(PASSAGE TO READ Opens)

‘The Vanishing Criminal – Causes of Decline in Australia’s Crime Rate’ – a book review

This is a very interesting and useful book, trying to explain why Australia’s crime rate has fallen in many areas, and continues to do so.  That fall is also found in other comparable countries – Canada, New Zealand and more. I attended the launch of the book by its authors – Don Weatherburn and Sara Rahman – on 17 February 2021. 

The authors methodically and with rigour go through each of the various suggested causes of the fall in crime rates and discount them or accord them some relevance.  Apart from the crimes themselves and the start of their decline – homicide, from the late 1980s, property crime, since 2001, and assault, since 2008 – there are also different rates of fall and varied bases of assessment or estimate, and some overseas comparisons.  Rates for sexual assault crimes have not fallen in Australia, but nor have they significantly risen; which contrasts with sustained falls in the UK and the US.

The authors then give their conclusions, necessarily tentative in many cases.  The fall and the reasons allow us to also see other trends in society over time that may have had their separate impacts, good and bad – an ageing population being a obvious one, better medical treatment and greater economic prosperity, and better policing.  The (mostly beneficial) impacts of COVID-19 on crime rates are also mentioned.

It is somehow odd to see a discipline that has worked hard at determining causes of crime and how crime might be reduced, to be suddenly finding that crime rates have already fallen, with the discipline’s experts now scrambling to find out how and why.

Being necessarily selective, given the detail of the authors’ analysis, the book looks at better policing, a fall in heroin use, car immobilisers, better home security, higher imprisonment rates and better medical attention to gunshot victims. The authors refer to many academic assessments of each possible reason for the fall in crime, the methodology and validity, and the statistics available. These analyses steer a middle course directed both at those trained in such methods and at general readers interested in gaining some understanding of how crimes figures are assessed.  Any such analyses test one’s capacity to think logically, with some outcomes being counter-intuitive.  How people respond to increased penalties or the perception of a likelihood of apprehension is not always as we may think.

As to thinking, the book inevitably refers to the [mis]use of criminal statistics by politicians, and by the media, both appealing to some fear element of human psychology such that, for example, the community’s level of worry about crime is much higher than the reality. Penal and criminal law and policy is sadly driven by such perspectives.

(PASSAGE TO READ Closes)

> [WORK INSTRUCTIONS]
**A)** List every possible cause of the fall in crime that the book review says the book looks at.
**B)** Write out the part of the book review that opens with the words "Being necessarily selective, given" and closes with "we may think.".
**C)** Based on the book review, explain why the community's level of worry about crime is much higher than the reality.
The items that follow have nothing to do with the book review.

(DATA EXCERPTS Opens)

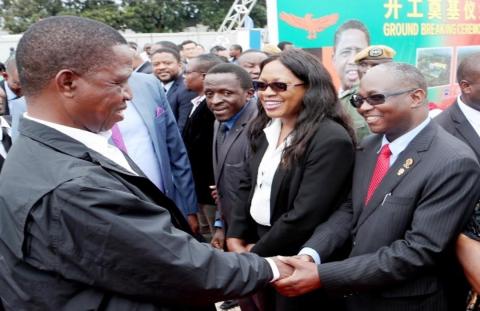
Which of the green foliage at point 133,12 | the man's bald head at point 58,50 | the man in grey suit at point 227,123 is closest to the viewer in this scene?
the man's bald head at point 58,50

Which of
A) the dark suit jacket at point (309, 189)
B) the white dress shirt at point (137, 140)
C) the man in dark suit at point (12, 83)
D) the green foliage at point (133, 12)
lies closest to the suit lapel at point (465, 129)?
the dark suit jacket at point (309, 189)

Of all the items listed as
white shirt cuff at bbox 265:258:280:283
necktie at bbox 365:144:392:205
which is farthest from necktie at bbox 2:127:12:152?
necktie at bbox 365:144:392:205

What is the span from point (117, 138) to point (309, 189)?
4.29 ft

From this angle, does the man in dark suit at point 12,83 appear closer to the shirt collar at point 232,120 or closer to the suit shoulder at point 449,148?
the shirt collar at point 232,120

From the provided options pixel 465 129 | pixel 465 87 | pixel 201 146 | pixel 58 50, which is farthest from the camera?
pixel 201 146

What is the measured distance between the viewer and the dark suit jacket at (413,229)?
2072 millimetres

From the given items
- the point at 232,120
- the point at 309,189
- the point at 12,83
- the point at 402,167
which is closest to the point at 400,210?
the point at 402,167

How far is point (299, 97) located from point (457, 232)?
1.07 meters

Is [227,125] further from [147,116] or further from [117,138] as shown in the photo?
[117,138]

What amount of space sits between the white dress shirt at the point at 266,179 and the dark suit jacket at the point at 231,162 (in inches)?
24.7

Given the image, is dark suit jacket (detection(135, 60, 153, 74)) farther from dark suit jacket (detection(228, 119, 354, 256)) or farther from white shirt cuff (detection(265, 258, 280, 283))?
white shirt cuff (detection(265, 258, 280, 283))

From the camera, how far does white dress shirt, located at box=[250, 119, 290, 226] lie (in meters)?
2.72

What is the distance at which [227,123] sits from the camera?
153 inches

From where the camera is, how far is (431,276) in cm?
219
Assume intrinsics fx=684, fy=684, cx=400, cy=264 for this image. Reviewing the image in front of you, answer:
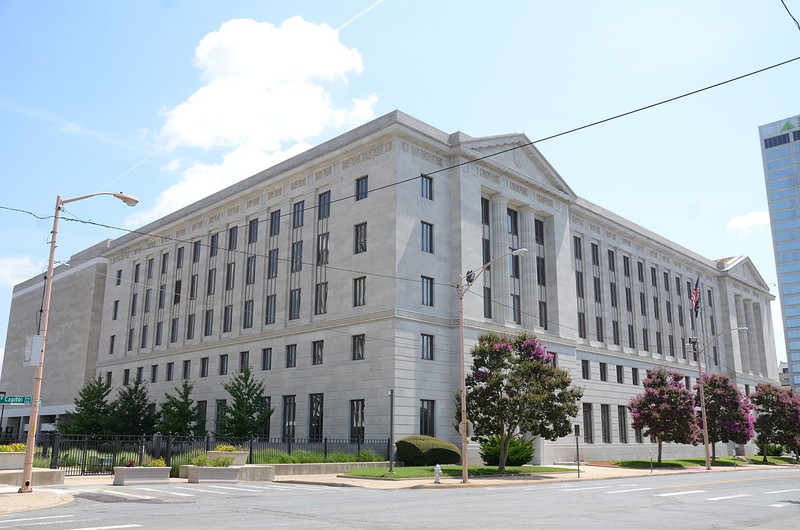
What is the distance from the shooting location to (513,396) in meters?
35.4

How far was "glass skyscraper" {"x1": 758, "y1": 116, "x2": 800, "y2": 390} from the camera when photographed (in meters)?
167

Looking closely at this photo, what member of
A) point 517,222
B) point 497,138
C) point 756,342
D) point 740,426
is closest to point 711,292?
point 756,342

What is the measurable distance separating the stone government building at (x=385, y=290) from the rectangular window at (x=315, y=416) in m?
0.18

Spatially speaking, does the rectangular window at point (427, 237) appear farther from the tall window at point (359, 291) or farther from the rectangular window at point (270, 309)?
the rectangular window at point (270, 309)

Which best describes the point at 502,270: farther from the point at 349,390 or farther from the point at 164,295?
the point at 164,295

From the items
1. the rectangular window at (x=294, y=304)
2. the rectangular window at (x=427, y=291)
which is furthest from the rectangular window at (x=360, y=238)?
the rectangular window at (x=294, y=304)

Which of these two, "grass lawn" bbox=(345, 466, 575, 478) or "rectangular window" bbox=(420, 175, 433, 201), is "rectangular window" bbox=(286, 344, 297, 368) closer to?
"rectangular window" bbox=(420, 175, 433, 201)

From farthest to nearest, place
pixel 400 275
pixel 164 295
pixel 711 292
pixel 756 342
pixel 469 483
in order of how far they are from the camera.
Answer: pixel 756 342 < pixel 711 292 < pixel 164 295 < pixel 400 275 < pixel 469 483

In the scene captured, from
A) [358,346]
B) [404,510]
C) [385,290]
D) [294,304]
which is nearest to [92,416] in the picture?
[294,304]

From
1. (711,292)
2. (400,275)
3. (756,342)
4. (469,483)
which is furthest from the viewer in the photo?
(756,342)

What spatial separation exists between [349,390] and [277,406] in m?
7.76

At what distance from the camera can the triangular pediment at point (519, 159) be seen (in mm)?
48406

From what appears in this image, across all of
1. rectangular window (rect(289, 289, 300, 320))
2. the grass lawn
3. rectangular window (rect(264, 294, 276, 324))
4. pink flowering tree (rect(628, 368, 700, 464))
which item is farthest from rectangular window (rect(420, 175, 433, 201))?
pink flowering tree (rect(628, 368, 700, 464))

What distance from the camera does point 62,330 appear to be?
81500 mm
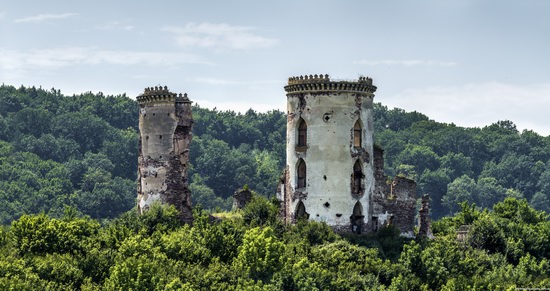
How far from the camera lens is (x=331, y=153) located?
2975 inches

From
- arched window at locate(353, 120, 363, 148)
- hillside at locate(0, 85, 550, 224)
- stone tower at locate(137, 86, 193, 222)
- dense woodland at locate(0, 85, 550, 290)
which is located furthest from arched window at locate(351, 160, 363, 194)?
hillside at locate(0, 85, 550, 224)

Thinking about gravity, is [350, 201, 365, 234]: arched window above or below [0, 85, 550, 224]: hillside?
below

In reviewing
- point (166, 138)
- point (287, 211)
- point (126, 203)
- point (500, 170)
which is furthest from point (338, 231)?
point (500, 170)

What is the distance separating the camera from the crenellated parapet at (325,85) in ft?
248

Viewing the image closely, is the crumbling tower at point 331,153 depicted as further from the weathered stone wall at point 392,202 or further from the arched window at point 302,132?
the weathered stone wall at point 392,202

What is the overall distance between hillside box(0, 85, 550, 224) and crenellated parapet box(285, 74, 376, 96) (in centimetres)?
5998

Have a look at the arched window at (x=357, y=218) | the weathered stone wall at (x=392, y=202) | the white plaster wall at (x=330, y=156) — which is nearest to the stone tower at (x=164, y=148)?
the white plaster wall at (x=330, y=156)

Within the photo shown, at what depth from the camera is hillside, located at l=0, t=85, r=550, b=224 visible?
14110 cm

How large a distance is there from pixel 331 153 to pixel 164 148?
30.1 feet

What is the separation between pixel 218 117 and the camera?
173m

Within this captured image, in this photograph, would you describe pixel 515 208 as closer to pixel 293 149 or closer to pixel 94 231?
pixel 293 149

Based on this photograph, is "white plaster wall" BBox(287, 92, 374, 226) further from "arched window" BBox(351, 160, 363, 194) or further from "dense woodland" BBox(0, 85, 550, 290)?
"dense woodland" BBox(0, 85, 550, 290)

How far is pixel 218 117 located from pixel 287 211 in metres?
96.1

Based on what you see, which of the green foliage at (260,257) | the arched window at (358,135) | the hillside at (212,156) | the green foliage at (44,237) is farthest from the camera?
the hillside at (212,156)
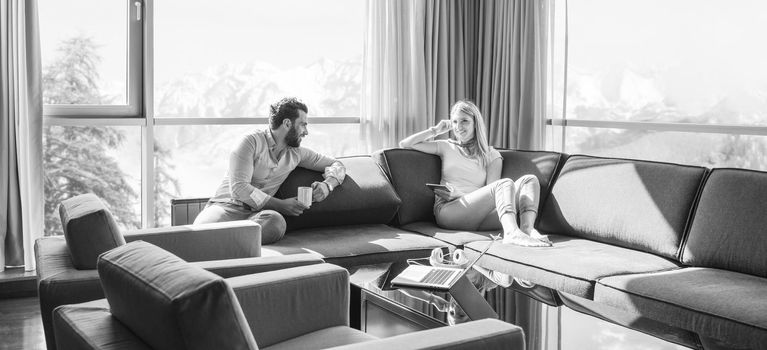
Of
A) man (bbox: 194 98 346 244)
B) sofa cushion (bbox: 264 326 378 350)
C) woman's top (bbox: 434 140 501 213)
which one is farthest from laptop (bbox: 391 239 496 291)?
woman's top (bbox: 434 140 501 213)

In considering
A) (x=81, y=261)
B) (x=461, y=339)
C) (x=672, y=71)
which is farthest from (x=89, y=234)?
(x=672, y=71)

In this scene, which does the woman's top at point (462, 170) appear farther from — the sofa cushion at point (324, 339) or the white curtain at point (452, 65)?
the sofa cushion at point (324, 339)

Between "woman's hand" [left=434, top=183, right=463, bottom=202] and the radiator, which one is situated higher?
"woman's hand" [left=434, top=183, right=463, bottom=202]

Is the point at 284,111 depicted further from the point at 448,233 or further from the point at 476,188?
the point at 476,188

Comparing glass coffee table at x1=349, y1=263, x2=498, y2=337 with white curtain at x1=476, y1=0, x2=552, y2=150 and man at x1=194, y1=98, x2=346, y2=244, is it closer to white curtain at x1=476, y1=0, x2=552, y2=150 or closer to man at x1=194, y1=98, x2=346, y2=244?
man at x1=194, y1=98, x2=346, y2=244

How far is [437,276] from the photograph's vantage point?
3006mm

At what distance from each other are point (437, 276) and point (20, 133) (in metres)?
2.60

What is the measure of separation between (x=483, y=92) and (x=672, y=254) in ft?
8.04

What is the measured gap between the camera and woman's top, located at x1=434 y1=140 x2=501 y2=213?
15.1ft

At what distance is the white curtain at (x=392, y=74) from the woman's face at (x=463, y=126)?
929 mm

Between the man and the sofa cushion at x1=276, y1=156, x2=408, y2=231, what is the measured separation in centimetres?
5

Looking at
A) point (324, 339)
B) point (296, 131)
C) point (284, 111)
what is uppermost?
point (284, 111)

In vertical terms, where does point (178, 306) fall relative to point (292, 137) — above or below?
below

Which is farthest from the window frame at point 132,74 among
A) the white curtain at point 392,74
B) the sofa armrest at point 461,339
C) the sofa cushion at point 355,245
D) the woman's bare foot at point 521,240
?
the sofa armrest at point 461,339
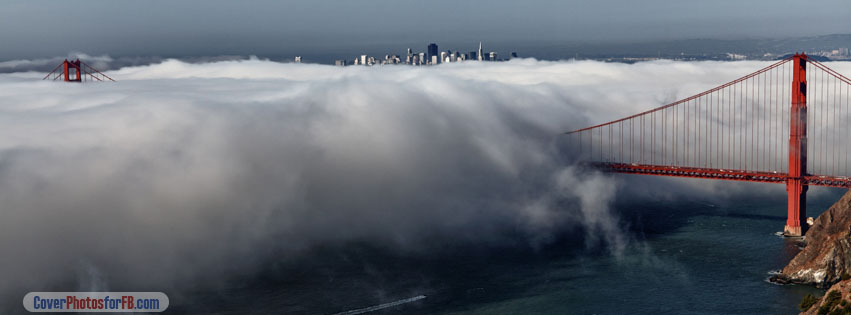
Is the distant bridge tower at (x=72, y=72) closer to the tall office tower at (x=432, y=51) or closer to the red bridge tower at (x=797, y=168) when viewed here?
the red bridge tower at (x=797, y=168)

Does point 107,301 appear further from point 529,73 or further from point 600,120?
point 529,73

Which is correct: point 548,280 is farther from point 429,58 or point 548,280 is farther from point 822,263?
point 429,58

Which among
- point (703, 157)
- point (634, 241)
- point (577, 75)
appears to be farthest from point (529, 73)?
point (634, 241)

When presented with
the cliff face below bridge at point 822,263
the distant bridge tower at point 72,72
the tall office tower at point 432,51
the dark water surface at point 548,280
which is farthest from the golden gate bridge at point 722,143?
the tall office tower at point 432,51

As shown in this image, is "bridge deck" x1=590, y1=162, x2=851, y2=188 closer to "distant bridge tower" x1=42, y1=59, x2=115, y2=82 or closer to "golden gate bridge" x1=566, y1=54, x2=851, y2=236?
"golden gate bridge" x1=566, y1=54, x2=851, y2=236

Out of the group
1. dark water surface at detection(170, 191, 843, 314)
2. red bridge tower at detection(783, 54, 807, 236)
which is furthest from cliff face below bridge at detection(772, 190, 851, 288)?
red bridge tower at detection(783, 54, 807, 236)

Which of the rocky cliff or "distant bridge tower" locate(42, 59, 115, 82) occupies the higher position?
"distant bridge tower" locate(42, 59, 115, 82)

(DATA EXCERPTS Closes)

> [RESULTS FOR EACH TASK]
**A)**
- Better policing
- A fall in heroin use
- Car immobilisers
- Better home security
- Higher imprisonment rates
- Better medical attention to gunshot victims

**B)**
Being necessarily selective, given the detail of the authors’ analysis, the book looks at better policing, a fall in heroin use, car immobilisers, better home security, higher imprisonment rates and better medical attention to gunshot victims. The authors refer to many academic assessments of each possible reason for the fall in crime, the methodology and validity, and the statistics available. These analyses steer a middle course directed both at those trained in such methods and at general readers interested in gaining some understanding of how crimes figures are assessed.  Any such analyses test one’s capacity to think logically, with some outcomes being counter-intuitive.  How people respond to increased penalties or the perception of a likelihood of apprehension is not always as we may think.

**C)** Politicians and the media misuse criminal statistics. Both appeal to a fear element of human psychology, which raises the community's worry about crime well above the actual level.